About mini reviews:
Maybe you’re not an audio book person, or maybe you are. I provide mini reviews of audio books and give a recommendation on the format. Was this book improved by a voice actor? Would a physical copy have been better? Perhaps they complement each other? Read on. . .
I’ve never heard another reader mention that Shirley Jackson wrote a nonfiction book about the witchcraft trials in Salem. Horror fans focus on We Have Always Lived in the Castle and The Haunting of Hill House. This isn’t my first nonfiction work by Jackson, however. I reviewed both Life Among the Savages and Raising Demons, Jackson’s foray into writing women’s magazine articles about her home life, cleaned up, of course, to be consumable for 1950s housewives. Not much is made of witchcraft in Jackson’s semi-artificial memoirs, but in her biography by Judy Oppenheimer, friends and family note that Shirley Jackson was fascinated by witchcraft, made voodoo dolls that appeared to work, but also brushed off witchcraft, as if she didn’t believe. Weird. Yet, here is this short book about the Salem hysteria and trials.
When a group of girls, led by a twelve-year-old bully, start claiming to be pestered, tortured, and under the control of witches, they are forced by religious leaders and courts to point fingers, leading to nineteen people hanged and hundreds jailed (where some folks also died), despite the illegality of using unfounded evidence like “I feel the witch about to bite so-and-so’s arm!”
Because it’s Jackson, I had hoped she’d write a fictionalized version of what happened and add all her lovely twisted flair, but The Witchcraft of Salem Village is completely informational. The audiobook (3 hours, 10 minutes) is easy to follow, though I didn’t keep track of all names. Stand out people, such as the invalid elderly woman and a five-year-old girl both accused of tormenting these original Mean Girls, were hard to forget. Instead, people seemed faceless despite being named, which emphasized the mob mentality.
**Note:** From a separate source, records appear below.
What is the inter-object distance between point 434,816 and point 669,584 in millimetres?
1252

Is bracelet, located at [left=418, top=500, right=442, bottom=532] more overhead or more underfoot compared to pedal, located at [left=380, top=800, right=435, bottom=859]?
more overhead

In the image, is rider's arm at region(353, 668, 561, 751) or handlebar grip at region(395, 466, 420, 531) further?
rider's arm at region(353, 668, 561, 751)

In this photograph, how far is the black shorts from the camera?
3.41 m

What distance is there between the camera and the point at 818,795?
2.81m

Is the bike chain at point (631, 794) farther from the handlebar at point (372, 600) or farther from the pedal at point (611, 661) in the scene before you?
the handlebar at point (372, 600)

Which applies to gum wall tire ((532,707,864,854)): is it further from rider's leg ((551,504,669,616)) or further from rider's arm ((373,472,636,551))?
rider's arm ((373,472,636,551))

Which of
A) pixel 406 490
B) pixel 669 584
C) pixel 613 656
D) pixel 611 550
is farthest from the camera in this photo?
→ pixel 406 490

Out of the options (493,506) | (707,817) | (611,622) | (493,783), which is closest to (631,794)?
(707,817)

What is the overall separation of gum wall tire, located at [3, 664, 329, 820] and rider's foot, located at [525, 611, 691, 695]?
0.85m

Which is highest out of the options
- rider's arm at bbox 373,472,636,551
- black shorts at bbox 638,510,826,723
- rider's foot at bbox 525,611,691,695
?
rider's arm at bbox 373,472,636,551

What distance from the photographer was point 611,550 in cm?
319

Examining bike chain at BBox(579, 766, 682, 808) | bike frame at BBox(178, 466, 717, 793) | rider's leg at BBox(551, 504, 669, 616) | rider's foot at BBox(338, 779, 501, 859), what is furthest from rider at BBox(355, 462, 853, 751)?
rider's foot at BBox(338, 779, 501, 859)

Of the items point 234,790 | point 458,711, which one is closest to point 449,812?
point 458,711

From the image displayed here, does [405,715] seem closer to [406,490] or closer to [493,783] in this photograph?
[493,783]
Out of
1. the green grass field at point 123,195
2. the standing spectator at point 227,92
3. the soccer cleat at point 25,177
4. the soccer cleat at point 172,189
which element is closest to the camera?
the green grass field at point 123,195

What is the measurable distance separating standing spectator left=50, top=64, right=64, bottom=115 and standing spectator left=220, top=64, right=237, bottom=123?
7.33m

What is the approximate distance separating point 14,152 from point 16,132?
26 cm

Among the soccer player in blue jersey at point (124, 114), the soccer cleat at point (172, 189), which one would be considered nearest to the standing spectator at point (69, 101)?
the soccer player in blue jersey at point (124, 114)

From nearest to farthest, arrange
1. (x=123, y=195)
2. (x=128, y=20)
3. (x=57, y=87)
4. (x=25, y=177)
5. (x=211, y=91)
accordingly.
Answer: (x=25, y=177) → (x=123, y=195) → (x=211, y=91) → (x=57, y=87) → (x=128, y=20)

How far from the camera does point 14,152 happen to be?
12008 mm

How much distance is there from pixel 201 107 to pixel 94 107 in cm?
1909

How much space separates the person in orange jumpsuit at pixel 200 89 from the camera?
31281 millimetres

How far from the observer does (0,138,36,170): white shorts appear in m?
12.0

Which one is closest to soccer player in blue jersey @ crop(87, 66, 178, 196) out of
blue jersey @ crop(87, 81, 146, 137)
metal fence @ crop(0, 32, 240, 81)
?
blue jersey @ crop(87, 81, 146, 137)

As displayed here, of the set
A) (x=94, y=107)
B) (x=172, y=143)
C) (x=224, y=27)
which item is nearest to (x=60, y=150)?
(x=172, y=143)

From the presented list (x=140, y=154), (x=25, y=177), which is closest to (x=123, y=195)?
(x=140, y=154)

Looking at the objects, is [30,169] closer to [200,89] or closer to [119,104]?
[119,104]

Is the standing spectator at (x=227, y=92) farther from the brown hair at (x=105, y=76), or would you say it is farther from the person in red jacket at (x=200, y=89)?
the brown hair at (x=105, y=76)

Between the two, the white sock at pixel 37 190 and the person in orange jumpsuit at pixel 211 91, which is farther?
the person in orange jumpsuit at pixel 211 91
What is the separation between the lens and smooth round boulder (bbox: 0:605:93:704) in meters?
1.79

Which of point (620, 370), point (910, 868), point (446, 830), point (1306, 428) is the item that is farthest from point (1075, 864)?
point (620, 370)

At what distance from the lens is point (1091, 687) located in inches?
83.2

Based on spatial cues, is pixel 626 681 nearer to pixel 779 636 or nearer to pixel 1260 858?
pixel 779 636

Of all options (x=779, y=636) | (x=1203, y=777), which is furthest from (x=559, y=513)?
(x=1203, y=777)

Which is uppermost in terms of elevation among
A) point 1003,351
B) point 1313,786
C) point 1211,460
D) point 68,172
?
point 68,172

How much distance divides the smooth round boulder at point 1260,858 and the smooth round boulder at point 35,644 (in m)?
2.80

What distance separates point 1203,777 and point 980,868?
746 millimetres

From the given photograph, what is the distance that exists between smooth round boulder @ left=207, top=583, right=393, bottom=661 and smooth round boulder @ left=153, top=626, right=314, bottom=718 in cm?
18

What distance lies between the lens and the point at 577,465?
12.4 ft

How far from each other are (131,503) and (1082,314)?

It wasn’t until someone’s wife or husband or child was accused that they thought, “Now, wait a minute.”
The hysteria went on for sixteen months, and any girl who recanted her claim that a village woman was tormenting her and signed the Devil’s Book was accused of being won over by Satan. Had these girls been loving the attention they got as tortured innocents and carried the game on for too long? Isn’t sixteen months forever in adolescent time? But they kept it up.
Gabrielle de Cuir reads clearly, though makes the mistake of raising her voice to be more dramatic, which I have a problem with simply because the buzz of speakers is like witchcraft on my ears. I’m coming to realize that a book read to me rather than performed is preferable for hearing health, even if the performative readers like Bronson Pinchot make the experience more engaging.
Was anything added to the experience by choosing the audiobook? I don’t think so; thus, either physical or audio copies are acceptable. If you want an informational book about the Salem witchcraft trials that doesn’t delve into loads of historical and societal context, keeping the book from getting bloated, then Shirley Jackson’s the author for you. Some argue that The Witchcraft of Salem Village belongs in juvenile fiction for its clarity and focus, but I found it acceptable for adults who aren’t hardcore witch enthusiasts who’ve already read basic information about the trials.